Lovaza: Best Bet to Lower Cholesterol?

My husband is 42, and his cholesterol fluctuates between 200 and 225 depending on his diet and exercise routines. His doctor has prescribed Lovaza. My concern is the quality of this medication. Is it safe and effective to take since he does not want to take Lipitor or any other statin drug?

– June 9, 2011

Lovaza is a prescription fish oil containing omega-3 acid ethyl esters. I wouldn’t be concerned about the quality of the drug, but it is not intended for cholesterol control. It is used to lower serum triglycerides, the chemical form in which fat moves through the bloodstream. Triglycerides are derived directly from dietary fats and are also made in the body from carbohydrates. When calories you consume are not used immediately, they are converted to triglycerides and stored in fat cells.

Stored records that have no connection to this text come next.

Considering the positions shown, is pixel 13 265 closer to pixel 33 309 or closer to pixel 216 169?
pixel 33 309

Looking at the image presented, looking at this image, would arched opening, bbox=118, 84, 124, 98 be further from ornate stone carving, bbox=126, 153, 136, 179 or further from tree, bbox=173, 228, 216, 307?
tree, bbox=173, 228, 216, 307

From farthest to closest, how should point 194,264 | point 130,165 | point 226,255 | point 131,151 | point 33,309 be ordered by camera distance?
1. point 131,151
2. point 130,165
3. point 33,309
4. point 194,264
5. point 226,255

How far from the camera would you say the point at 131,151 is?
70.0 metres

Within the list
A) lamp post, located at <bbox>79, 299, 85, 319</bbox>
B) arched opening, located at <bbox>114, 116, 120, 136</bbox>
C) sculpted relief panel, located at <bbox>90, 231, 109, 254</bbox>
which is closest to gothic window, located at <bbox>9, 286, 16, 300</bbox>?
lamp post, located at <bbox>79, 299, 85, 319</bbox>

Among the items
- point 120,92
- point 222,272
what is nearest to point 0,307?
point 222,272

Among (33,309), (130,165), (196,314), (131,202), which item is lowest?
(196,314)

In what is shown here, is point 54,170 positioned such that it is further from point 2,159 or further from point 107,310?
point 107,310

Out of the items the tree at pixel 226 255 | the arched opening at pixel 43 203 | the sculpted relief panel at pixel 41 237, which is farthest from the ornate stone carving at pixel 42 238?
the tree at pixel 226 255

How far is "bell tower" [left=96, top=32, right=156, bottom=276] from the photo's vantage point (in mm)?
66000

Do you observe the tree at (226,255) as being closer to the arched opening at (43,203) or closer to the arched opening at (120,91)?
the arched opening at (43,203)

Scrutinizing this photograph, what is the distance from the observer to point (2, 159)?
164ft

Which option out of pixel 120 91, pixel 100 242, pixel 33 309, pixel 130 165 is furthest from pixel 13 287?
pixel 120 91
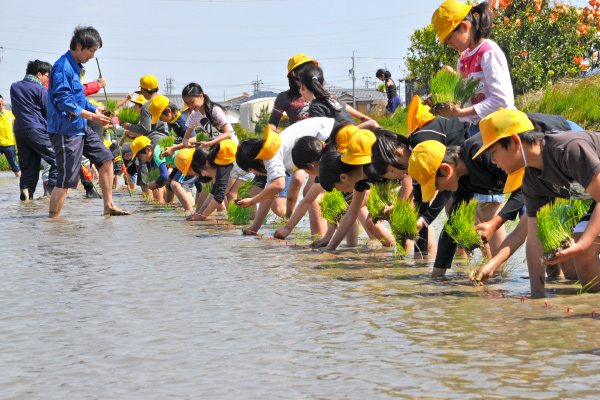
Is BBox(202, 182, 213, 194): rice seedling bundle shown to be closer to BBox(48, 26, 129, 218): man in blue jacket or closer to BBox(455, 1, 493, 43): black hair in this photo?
BBox(48, 26, 129, 218): man in blue jacket

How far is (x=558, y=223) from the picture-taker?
3.68 m

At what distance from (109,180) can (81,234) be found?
1718 millimetres

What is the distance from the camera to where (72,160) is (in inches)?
331

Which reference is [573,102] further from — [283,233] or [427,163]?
[427,163]

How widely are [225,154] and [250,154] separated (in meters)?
1.29

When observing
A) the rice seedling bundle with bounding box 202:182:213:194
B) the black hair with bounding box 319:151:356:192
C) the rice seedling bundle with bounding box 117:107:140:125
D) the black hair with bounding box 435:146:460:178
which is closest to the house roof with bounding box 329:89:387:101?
the rice seedling bundle with bounding box 117:107:140:125

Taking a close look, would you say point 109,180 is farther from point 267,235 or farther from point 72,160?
point 267,235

Hormones then regulate their release to meet energy needs.

High triglyceride levels usually accompany low HDL cholesterol. They’re measured routinely whenever LDL (“bad”) cholesterol is checked. In addition to being safe and effective for lowering high triglyceride levels, Lovaza may help increase HDL (“good”) cholesterol.

For lowering cholesterol I recommend red rice yeast extracts. Red rice yeast (Monascus purpureus) is a source of naturally occurring statins, and because it delivers a mix of those compounds rather than a single molecule, it is much less likely to cause the unwanted effects that sometimes occur with the pharmaceutical versions. (These include headache, digestive upset, liver dysfunction and muscle pain. Statins are well tolerated by most people but some experience serious side effects.)

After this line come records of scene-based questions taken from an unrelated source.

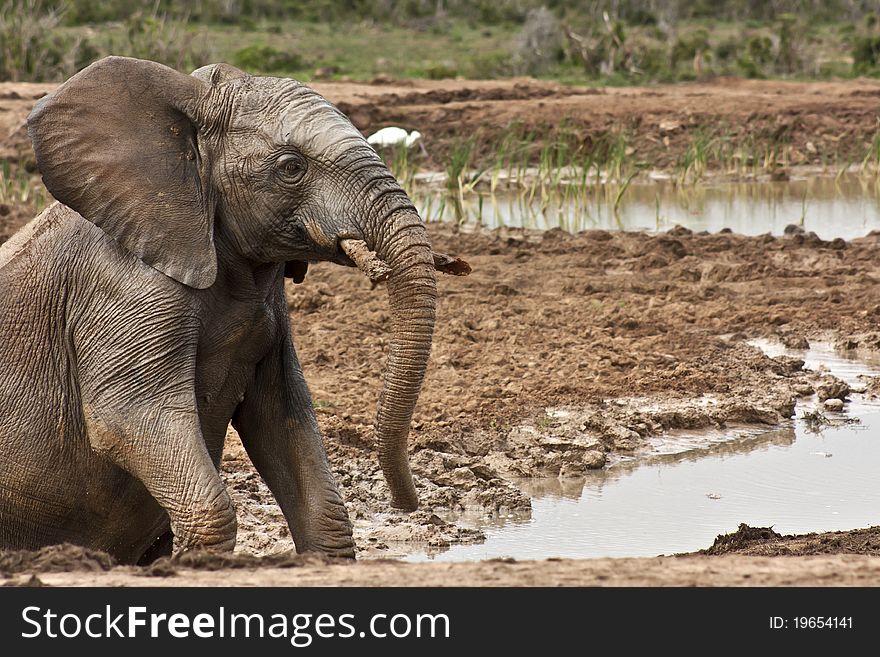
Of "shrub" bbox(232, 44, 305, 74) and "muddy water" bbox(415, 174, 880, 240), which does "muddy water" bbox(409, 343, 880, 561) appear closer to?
"muddy water" bbox(415, 174, 880, 240)

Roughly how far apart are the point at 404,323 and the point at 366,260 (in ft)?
0.92

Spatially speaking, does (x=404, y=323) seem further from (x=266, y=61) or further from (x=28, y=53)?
(x=266, y=61)

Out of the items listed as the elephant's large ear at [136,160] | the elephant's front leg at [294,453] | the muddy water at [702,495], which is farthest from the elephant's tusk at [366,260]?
the muddy water at [702,495]

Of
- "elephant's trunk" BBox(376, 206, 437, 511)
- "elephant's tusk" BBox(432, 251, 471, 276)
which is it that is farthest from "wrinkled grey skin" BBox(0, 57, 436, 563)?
"elephant's tusk" BBox(432, 251, 471, 276)

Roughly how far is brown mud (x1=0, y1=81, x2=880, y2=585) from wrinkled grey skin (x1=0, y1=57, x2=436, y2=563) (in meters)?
0.57

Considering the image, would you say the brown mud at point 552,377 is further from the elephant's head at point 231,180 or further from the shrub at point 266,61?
the shrub at point 266,61

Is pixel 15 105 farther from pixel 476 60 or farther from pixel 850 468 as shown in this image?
pixel 850 468

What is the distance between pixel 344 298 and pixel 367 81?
1544 centimetres

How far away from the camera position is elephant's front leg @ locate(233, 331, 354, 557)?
17.0ft

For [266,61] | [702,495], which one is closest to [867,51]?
[266,61]

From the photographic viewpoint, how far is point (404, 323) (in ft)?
15.8

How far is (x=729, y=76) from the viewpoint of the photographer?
28.4 m

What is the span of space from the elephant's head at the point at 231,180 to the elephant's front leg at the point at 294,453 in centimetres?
30

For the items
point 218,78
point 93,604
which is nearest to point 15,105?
point 218,78
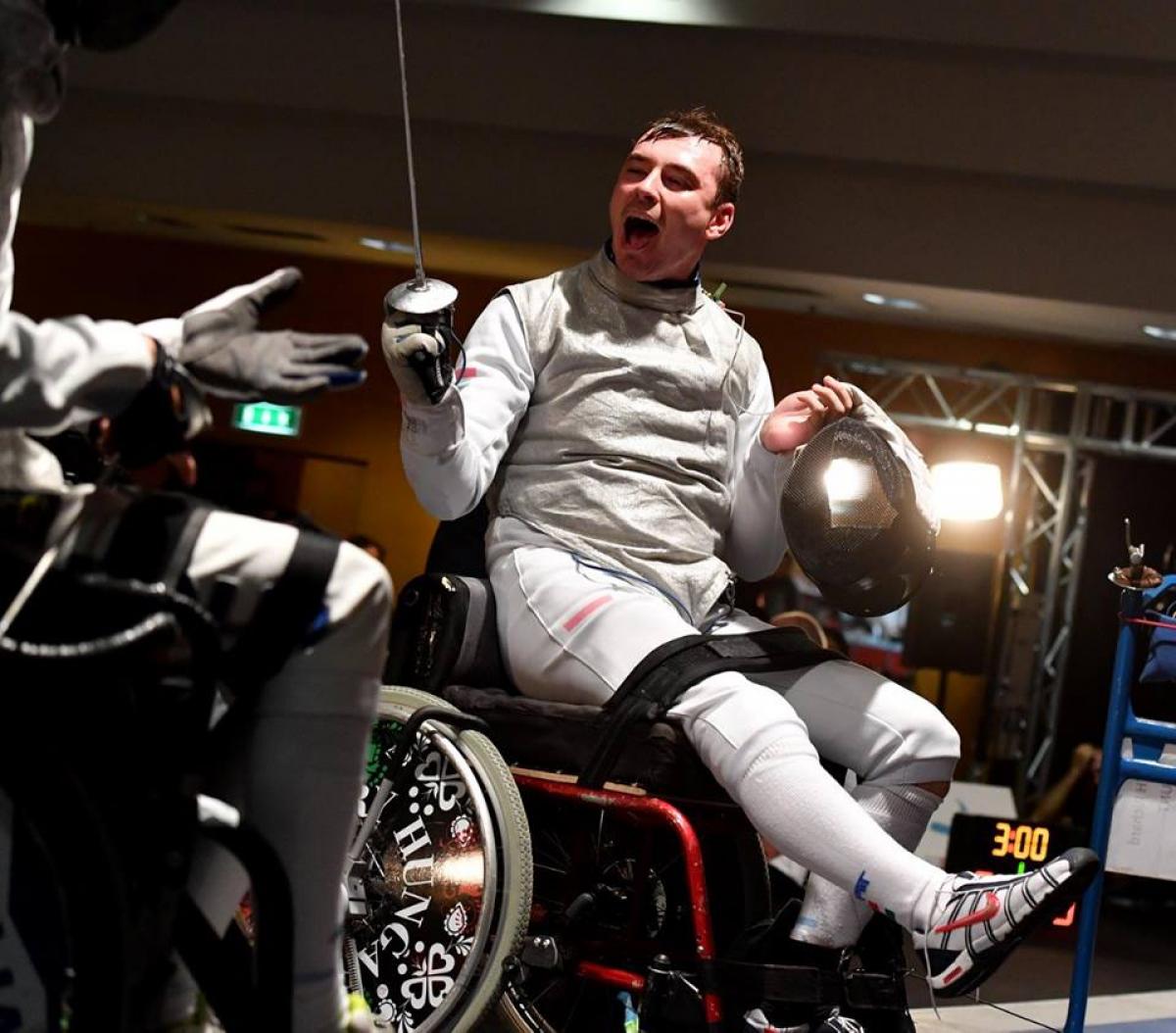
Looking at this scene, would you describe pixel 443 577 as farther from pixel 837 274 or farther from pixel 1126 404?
pixel 1126 404

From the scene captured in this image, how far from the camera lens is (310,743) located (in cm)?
166

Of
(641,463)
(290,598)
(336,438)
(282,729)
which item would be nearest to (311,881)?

I recommend that anyone taking statins or red rice yeast extract supplements for cholesterol control also take 90 – 120 mg of coenzyme Q10 daily, since these drugs inhibit the body’s natural synthesis of this coenzyme, which is needed for normal muscle metabolism, including that of cardiac muscle.

In addition, be sure to get at least 30 minutes a day of aerobic exercise and reduce the amount of saturated fat in your diet. Beneficial dietary measures include drinking green tea, eating one clove of garlic per day (diced or crushed in food), and consuming more soluble fiber (such as oat bran), plenty of leafy greens and fresh fruits and foods rich in omega-3 fatty acids (good sources include salmon, sardines and walnuts.)

Andrew Weil, M.D.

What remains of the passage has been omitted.